• _GIVEN DATA_:

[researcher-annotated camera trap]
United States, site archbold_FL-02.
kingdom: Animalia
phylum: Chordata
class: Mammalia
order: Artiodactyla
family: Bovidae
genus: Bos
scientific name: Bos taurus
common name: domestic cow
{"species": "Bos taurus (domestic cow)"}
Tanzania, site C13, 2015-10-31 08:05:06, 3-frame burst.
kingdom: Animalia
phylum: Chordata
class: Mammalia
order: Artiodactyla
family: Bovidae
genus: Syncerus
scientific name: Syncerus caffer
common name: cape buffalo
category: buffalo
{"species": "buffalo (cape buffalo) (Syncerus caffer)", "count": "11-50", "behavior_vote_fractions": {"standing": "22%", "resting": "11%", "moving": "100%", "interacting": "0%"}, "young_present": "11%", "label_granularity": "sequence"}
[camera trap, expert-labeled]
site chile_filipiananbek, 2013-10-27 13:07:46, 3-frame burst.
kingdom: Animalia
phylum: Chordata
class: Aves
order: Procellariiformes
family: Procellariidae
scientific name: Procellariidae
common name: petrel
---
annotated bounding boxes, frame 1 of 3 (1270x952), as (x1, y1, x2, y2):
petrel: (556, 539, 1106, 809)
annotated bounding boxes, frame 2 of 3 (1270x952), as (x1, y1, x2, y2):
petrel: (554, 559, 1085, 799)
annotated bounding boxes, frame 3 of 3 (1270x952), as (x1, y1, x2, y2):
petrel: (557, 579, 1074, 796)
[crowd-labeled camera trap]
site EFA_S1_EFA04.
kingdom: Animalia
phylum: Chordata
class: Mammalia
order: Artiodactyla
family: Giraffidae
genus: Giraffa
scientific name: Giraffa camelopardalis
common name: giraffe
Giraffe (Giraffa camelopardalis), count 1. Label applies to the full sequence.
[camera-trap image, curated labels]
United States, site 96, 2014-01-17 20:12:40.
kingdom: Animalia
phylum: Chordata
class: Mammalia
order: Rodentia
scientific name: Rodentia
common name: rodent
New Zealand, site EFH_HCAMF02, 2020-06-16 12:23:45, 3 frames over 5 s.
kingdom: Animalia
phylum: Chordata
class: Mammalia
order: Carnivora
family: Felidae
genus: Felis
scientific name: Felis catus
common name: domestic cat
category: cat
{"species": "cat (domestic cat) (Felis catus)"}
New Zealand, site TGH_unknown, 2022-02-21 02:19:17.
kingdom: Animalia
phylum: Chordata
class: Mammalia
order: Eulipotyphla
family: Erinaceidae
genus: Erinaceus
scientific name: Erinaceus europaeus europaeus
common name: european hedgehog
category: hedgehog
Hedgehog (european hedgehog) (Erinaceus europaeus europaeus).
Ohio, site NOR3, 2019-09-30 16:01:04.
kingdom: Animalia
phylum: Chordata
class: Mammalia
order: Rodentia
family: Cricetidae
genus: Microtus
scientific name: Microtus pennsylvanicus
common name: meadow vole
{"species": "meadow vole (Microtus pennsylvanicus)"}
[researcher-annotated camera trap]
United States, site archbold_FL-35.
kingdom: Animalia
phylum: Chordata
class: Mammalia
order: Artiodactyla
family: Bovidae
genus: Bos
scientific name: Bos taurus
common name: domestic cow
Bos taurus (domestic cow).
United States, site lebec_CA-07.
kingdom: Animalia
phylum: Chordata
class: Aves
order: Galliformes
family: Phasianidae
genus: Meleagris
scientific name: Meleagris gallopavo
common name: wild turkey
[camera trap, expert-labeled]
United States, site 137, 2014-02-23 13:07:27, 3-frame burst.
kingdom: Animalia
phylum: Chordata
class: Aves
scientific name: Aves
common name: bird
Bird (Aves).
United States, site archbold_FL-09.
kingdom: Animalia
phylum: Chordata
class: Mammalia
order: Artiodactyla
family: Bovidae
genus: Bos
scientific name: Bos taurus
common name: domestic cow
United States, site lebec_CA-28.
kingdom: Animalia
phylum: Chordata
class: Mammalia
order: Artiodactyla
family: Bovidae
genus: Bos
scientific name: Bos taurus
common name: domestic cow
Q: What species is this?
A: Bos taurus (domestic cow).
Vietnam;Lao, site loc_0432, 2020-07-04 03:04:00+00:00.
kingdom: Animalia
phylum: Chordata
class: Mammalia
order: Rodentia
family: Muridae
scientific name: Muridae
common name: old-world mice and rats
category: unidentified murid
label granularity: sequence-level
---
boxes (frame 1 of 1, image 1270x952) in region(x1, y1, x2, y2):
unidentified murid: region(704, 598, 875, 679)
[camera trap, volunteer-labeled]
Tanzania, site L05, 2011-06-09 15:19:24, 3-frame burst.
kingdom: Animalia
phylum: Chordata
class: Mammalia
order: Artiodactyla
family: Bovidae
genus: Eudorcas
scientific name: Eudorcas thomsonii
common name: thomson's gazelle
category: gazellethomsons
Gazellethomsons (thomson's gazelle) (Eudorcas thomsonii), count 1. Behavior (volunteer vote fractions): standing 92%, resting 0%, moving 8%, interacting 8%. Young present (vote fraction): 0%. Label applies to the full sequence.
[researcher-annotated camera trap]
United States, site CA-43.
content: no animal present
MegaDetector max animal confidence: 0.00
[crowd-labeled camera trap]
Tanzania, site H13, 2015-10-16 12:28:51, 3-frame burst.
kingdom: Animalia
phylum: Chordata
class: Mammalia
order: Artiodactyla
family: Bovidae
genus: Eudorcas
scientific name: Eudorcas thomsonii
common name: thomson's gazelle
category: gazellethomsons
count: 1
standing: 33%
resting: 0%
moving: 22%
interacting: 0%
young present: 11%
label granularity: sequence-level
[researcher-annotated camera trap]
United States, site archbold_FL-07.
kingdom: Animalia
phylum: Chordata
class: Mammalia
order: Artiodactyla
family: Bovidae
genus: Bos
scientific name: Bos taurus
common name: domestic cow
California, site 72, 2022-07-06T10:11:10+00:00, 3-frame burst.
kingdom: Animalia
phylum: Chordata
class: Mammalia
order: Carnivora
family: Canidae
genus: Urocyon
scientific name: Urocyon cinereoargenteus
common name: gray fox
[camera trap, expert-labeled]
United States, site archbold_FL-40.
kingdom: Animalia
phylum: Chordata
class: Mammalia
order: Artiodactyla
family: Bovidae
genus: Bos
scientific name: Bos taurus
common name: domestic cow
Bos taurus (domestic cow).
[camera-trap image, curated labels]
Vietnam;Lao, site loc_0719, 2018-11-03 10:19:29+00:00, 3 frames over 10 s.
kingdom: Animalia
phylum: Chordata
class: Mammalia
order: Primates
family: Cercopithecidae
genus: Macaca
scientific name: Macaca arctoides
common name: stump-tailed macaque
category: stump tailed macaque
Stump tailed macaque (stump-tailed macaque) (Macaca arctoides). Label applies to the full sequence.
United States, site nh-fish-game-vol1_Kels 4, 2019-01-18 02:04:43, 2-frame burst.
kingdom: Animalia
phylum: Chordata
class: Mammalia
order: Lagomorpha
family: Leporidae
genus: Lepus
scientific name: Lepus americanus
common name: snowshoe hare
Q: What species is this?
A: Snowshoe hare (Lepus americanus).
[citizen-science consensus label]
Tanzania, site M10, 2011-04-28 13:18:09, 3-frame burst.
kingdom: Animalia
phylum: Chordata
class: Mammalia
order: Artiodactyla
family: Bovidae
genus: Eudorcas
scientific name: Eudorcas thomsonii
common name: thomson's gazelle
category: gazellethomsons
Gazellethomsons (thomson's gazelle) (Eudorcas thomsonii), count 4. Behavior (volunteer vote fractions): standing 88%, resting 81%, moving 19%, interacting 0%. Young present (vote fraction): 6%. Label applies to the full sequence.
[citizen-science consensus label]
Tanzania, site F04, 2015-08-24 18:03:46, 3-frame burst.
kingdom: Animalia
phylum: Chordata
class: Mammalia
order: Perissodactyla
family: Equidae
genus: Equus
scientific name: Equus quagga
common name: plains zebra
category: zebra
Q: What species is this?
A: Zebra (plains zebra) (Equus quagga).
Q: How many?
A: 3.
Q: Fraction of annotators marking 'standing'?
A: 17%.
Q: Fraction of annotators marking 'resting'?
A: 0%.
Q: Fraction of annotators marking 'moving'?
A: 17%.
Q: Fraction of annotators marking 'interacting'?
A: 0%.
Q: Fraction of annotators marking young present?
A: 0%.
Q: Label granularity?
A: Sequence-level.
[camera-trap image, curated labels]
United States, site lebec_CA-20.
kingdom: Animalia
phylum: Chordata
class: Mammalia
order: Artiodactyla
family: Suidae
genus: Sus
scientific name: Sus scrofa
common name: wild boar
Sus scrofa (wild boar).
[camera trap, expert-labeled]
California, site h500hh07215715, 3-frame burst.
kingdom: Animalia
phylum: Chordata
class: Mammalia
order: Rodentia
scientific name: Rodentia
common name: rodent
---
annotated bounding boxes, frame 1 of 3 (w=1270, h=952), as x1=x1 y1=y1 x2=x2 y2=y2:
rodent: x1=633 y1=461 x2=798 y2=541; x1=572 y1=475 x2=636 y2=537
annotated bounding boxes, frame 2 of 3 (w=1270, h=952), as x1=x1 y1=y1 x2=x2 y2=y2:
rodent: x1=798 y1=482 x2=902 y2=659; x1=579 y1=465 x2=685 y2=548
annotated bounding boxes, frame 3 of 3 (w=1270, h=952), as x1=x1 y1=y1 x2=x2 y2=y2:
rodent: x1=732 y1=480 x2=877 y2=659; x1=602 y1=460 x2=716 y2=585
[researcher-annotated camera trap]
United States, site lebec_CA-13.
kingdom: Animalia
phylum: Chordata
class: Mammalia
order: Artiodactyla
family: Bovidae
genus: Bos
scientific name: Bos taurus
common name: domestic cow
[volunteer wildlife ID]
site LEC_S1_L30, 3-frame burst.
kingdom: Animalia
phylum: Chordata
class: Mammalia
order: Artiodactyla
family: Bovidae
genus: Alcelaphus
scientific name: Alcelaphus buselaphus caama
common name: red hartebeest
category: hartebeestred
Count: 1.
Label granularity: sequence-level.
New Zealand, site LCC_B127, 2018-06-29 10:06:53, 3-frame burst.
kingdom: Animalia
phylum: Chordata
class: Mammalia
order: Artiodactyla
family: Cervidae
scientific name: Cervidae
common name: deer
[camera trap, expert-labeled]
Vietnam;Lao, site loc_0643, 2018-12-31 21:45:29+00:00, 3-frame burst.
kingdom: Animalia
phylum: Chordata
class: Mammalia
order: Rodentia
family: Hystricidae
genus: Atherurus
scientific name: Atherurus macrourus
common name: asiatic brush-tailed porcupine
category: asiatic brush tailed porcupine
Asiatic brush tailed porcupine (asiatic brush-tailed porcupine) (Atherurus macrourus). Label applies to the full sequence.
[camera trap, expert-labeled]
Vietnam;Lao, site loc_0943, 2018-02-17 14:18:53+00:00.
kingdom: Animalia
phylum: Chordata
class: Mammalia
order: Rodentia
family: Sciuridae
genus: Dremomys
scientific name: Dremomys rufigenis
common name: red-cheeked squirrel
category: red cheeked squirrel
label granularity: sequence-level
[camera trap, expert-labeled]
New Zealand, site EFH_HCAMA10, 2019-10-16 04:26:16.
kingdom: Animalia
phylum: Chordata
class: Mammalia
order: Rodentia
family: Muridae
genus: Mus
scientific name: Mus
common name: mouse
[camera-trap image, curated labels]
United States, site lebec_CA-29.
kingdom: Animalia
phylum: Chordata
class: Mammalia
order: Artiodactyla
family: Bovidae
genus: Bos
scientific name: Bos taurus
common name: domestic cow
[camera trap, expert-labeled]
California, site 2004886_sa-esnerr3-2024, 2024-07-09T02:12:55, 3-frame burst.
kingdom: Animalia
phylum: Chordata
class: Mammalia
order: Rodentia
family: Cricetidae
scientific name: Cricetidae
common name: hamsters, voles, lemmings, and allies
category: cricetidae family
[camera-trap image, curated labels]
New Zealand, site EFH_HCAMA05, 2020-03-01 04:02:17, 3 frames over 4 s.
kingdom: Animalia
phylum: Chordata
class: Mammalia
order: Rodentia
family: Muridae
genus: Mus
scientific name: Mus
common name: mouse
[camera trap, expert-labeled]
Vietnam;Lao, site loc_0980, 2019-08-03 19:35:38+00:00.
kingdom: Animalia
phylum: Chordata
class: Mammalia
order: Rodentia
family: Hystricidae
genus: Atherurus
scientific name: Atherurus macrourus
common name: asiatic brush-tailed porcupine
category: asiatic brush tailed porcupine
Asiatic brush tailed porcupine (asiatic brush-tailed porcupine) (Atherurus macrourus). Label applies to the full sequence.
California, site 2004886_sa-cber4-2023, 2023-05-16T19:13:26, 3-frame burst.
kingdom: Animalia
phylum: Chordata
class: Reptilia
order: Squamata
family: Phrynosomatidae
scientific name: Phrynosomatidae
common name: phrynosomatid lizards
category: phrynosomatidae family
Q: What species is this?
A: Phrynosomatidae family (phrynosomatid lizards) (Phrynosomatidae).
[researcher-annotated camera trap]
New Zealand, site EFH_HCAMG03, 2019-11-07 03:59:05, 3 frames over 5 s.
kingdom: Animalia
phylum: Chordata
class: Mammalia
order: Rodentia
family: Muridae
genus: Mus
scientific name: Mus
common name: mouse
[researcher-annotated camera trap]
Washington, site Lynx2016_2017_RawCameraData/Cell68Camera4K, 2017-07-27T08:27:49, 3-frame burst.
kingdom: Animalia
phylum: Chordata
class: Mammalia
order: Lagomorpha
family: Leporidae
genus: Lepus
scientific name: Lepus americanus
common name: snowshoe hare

• _REQUIRED WORK_: Lines that contain the string "Zealand" should be copied from the material above.

• _SOLUTION BELOW_:
New Zealand, site EFH_HCAMF02, 2020-06-16 12:23:45, 3 frames over 5 s.
New Zealand, site TGH_unknown, 2022-02-21 02:19:17.
New Zealand, site LCC_B127, 2018-06-29 10:06:53, 3-frame burst.
New Zealand, site EFH_HCAMA10, 2019-10-16 04:26:16.
New Zealand, site EFH_HCAMA05, 2020-03-01 04:02:17, 3 frames over 4 s.
New Zealand, site EFH_HCAMG03, 2019-11-07 03:59:05, 3 frames over 5 s.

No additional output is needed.